Накинув на голову тяжелый полушубок, сунув ноги в чьи-то сапоги, я выволокся в сени, на крыльцо и обомлел, ослепленный яркой игрою огня, оглушенный криками деда, Григория, дяди, треском пожара, испуганный поведением бабушки: накинув на голову пустой мешок, обернувшись попоной, она бежала прямо в огонь и сунулась в него, вскрикивая:
– Купорос, дураки! Взорвет купорос…
– Григорий, держи ее! – выл дедушка. – Ой, пропала…
Но бабушка уже вынырнула, вся дымясь, мотая головой, согнувшись, неся на вытянутых руках ведерную бутыль купоросного масла.
– Отец, лошадь выведи! – хрипя, кашляя, кричала она. – Снимите с плеч-то, – горю, али не видно!..
Григорий сорвал с плеч ее тлевшую попону и, переламываясь пополам, стал метать лопатою в дверь мастерской большие комья снега; дядя прыгал около него с топором в руках; дед бежал около бабушки, бросая в нее снегом; она сунула бутыль в сугроб, бросилась к воротам, отворила их и, кланяясь вбежавшим людям, говорила:
– Амбар, соседи, отстаивайте! Перекинется огонь на амбар, на сеновал, – наше всё дотла сгорит и ваше займется! Рубите крышу, сено – в сад! Григорий, сверху бросай, что ты на землю-то мечешь! Яков, не суетись, давай топоры людям, лопаты! Батюшки-соседи, беритесь дружней, – бог вам на помочь.

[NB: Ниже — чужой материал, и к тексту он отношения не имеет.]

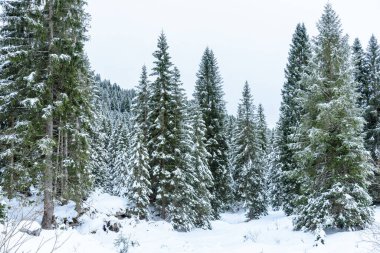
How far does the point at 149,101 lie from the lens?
92.7 ft

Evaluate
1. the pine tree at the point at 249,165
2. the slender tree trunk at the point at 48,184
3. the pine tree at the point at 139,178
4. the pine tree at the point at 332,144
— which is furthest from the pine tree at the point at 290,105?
the slender tree trunk at the point at 48,184

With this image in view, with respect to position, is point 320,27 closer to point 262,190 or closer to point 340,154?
point 340,154

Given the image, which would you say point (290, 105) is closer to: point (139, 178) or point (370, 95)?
point (370, 95)

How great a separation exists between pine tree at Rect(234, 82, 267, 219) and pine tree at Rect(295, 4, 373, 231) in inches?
732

Она была так же интересна, как и пожар; освещаемая огнем, который словно ловил ее, черную, она металась по двору, всюду поспевая, всем распоряжаясь, всё видя.
На двор выбежал Шарап, вскидываясь на дыбы, подбрасывая деда; огонь ударил в его большие глаза, они красно сверкнули; лошадь захрапела, уперлась передними ногами; дедушка выпустил повод из рук и отпрыгнул, крикнув:
– Мать, держи!
Она бросилась под ноги взвившегося коня, встала пред ним крестом; конь жалобно заржал, потянулся к ней, косясь на пламя.
– А ты не бойся! – басом сказала бабушка, похлопывая его по шее и взяв повод. – Али я тебя оставлю в страхе этом? Ох ты, мышонок…
Мышонок, втрое больший ее, покорно шел за нею к воротам и фыркал, оглядывая красное ее лицо.
Нянька Евгенья вывела из дома закутанных, глухо мычавших детей и закричала:
– Василий Васильич, Лексея нет…
– Пошла, пошла! – ответил дедушка, махая рукой, а я спрятался под ступени крыльца, чтобы нянька не увела и меня.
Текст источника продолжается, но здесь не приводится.